Direction A - Copy the records verbatim, from the line holding "What intervening distance" through the end of the records, both ends included.

:: Selected passage

Washington, DC — Protocols implementing California’s groundbreaking climate law, AB32, would allow many activities that are already occurring to count as greenhouse gas offsets, contrary to AB32’s requirements, argues a lawsuit filed today by the Citizens Climate Lobby and Our Children’s Earth Foundation. The suit will test the integrity of the offset mechanism that has been central to many of the cap-and-trade systems for reducing greenhouse gas emissions associated with climate change, according to Public Employees for Environmental Responsibility (PEER).
AB32 (California’s Global Warming Solutions Act of 2006) enacted mandatory greenhouse gas emissions reduction goals. Under regulations and protocols recently adopted by the California Air Resources Board (ARB), up to 85% of the required greenhouse gas reductions in ARB’s cap-and-trade program could be met by the use of offsets. ARB has approved offsets for projects such as livestock manure digesters, urban and rural forestry practices and destruction of ozone depleting substances.

::::
:: Supplied material

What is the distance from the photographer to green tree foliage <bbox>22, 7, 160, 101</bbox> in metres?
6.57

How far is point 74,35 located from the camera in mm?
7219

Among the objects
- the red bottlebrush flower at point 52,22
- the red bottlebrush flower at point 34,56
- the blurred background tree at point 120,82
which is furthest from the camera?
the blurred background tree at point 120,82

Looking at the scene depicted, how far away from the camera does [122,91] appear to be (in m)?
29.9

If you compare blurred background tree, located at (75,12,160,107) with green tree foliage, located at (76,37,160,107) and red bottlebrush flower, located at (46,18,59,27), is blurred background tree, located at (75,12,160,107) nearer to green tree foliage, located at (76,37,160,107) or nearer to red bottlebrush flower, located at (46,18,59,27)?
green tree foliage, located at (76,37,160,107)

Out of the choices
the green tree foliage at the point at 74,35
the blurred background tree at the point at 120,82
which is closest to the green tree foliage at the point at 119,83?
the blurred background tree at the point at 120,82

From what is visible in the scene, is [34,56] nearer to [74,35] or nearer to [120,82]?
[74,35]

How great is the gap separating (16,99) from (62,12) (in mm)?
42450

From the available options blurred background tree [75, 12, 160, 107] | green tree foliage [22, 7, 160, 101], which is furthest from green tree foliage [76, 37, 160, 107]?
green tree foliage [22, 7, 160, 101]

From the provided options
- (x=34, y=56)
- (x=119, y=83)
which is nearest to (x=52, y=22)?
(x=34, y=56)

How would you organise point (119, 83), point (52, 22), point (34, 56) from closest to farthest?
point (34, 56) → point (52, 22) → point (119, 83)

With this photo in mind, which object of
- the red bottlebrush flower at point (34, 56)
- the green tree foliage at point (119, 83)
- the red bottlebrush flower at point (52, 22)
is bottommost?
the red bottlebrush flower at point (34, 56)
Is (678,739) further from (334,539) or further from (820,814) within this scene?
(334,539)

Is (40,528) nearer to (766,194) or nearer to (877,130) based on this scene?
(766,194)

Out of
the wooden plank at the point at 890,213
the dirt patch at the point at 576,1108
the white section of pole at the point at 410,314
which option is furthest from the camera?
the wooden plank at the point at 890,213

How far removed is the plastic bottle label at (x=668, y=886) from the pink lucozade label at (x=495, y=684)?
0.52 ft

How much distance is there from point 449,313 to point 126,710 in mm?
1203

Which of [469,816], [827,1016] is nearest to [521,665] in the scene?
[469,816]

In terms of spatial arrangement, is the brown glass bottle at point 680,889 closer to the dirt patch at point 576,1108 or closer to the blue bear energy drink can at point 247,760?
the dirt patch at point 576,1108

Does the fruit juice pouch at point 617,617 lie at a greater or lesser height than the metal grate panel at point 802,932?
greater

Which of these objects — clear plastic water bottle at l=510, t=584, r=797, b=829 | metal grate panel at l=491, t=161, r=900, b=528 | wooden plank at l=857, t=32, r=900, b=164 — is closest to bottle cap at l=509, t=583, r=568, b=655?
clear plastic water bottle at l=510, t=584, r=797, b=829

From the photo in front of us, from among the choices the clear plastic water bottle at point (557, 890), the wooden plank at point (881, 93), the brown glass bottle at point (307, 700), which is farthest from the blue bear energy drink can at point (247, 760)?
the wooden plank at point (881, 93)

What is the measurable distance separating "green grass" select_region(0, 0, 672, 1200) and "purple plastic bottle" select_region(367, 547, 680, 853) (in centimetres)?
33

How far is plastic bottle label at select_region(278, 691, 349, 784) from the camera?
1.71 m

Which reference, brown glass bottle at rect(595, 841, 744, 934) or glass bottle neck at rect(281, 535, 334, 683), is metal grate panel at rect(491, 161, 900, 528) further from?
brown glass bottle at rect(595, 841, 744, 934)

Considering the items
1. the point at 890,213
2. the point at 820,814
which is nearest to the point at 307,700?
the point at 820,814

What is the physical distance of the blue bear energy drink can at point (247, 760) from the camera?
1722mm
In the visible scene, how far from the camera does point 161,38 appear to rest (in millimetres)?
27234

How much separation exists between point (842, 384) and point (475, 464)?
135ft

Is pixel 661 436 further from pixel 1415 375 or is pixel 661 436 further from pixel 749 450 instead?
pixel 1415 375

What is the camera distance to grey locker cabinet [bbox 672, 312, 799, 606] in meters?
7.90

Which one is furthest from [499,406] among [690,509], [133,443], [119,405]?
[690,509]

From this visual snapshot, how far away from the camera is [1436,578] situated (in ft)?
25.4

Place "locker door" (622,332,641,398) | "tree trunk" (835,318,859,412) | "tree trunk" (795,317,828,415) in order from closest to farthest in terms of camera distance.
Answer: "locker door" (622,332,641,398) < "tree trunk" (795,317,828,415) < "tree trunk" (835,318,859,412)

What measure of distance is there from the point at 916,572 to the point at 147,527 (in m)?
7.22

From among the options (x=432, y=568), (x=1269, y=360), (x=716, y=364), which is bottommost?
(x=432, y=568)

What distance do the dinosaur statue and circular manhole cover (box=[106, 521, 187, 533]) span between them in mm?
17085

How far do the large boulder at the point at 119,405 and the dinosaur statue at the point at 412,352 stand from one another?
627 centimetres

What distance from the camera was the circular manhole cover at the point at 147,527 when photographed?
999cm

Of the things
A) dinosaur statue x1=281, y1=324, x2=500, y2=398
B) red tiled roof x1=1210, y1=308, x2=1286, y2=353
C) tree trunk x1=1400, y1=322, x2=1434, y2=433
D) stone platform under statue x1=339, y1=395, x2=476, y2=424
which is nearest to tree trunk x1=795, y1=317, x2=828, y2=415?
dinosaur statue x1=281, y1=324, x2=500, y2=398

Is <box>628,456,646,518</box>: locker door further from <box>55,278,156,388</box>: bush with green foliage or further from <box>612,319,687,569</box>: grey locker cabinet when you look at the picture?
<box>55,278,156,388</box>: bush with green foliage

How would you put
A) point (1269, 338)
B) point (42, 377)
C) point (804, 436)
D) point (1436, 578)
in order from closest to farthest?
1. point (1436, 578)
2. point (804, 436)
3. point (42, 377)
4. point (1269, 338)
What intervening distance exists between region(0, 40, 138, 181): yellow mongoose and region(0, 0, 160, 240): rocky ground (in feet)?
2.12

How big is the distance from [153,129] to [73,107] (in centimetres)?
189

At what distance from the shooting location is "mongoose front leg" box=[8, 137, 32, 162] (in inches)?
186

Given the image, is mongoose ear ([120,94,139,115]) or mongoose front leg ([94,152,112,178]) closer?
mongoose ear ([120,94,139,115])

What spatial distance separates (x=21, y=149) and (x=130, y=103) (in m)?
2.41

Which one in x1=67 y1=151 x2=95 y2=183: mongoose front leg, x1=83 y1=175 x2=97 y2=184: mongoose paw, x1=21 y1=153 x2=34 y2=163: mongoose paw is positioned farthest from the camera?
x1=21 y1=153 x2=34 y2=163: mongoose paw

::::

Direction B - In the text about the lawsuit over California's climate law, up to what percentage of the required greenhouse gas reductions in ARB's cap-and-trade program could offsets cover?

Task solution A -
What intervening distance exists between region(0, 40, 138, 181): yellow mongoose and region(0, 0, 160, 240): rocky ground (in feet)?
2.12

How big is the distance from [153,129] to [73,107] (in centimetres)?
189

At what distance from the shooting location is "mongoose front leg" box=[8, 137, 32, 162] (in inches)?
186

Given the image, is mongoose ear ([120,94,139,115]) or mongoose front leg ([94,152,112,178]) closer?
mongoose ear ([120,94,139,115])

What spatial distance separates (x=21, y=149) and (x=130, y=103) (in m)?
2.41

Which one in x1=67 y1=151 x2=95 y2=183: mongoose front leg, x1=83 y1=175 x2=97 y2=184: mongoose paw, x1=21 y1=153 x2=34 y2=163: mongoose paw is positioned farthest from the camera?
x1=21 y1=153 x2=34 y2=163: mongoose paw

Task solution B - Up to 85%.